Hard selling

Clive Whittingham, 15 November 2019
From C21

The world of factual distribution is seeing rapid change, with new business models, complex, scripted-style financing deals, fluctuating prices and windowing rows. Clive Whittingham reports.

Factual distribution used to be so simple. Cheap to make and quick to turn around, a show would be commissioned and paid for in full by one broadcaster, produced by the prodco that pitched it, and then sold around the world in multi-hour batches by a distributor at the end.

No longer. Ambition and production values have gone up, partly driven by the arrival of streamers, as broadcasters’ programme budgets have gone down, requiring the sort of complex, multi-partner financing deals usually associated with drama to creep in. Traditional distributors have had to adapt.

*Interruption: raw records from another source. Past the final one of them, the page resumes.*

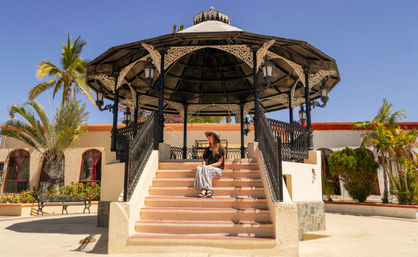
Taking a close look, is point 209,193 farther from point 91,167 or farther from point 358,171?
point 91,167

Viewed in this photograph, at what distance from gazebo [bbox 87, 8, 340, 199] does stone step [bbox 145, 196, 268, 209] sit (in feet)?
6.44

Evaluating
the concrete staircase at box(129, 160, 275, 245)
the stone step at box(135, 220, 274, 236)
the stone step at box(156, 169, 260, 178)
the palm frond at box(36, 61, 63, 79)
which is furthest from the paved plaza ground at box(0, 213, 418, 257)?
the palm frond at box(36, 61, 63, 79)

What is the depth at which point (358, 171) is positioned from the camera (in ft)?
45.3

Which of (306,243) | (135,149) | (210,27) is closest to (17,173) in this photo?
(210,27)

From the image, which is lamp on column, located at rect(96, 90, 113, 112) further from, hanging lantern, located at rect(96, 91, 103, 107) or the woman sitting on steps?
the woman sitting on steps

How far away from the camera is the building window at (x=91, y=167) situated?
17.0 metres

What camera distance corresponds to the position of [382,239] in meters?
6.38

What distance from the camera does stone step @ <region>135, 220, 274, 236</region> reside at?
489cm

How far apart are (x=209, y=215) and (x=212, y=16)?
716 cm

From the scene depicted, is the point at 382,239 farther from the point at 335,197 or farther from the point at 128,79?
the point at 335,197

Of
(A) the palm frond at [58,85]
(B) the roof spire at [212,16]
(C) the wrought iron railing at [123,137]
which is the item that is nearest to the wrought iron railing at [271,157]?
(C) the wrought iron railing at [123,137]

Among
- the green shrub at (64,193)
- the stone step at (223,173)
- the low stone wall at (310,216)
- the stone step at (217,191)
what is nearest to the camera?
the stone step at (217,191)

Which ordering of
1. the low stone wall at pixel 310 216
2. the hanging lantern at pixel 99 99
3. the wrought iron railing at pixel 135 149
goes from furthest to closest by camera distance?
the hanging lantern at pixel 99 99 → the low stone wall at pixel 310 216 → the wrought iron railing at pixel 135 149

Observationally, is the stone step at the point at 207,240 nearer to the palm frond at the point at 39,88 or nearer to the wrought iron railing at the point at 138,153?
the wrought iron railing at the point at 138,153
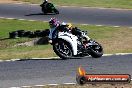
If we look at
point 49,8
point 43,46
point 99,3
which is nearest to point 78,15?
point 49,8

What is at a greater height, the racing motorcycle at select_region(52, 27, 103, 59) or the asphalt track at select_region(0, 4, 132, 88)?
the racing motorcycle at select_region(52, 27, 103, 59)

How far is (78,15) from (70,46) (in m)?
17.1

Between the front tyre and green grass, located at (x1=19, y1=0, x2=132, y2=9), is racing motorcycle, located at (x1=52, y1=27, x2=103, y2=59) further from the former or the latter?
green grass, located at (x1=19, y1=0, x2=132, y2=9)

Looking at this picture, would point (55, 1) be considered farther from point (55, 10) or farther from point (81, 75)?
point (81, 75)

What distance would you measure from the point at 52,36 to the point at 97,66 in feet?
8.98

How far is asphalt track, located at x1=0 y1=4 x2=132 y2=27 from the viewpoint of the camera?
1347 inches

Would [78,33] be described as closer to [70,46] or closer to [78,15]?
[70,46]

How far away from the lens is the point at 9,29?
32312 millimetres

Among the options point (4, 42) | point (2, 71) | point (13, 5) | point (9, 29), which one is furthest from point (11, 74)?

Sales houses have moved from the end of the process to the beginning, and not just for pre-sales. Some have even started commissioning programming themselves.

The growth of streamers both large and small offers new places to sell, but new rows over windowing.


Distributors as commissioners

Harriet Armston-Clarke, division head at London-based TVF International, says: “It’s not quite as black and white as it may seem – in the vast majority of cases where a distributor has commissioned something, there are buyers lined up and it’s no-brainer content about Egypt, engineering or disasters.

“It is something we would do. We already coproduce fairly regularly with partners, but I err slightly on the side of caution. We’re not programme makers, and although these topics are universally interesting, it has to be a really good, high-quality show and be compelling because there’s so much content around.”


Content pipeline

TVF’s Armston-Clarke has found joy in scouting off the beaten track. “We’re very focused on local and authentic content and we’ll go out and find that everywhere,” she says. “If the original language isn’t English, we’ll invest and make an international version. We’ve just picked up a new 50-part travel series originally in Bulgarian. We live in a multicultural, multi-ethnic world, so we’re finding that things like a Singaporean cooking series, which we maybe picked up because we thought it would do well around Asia, is actually selling further afield.

“I don’t think content is drying up. We’re swimming in a sea of it – the key is trying to find the good stuff among that.”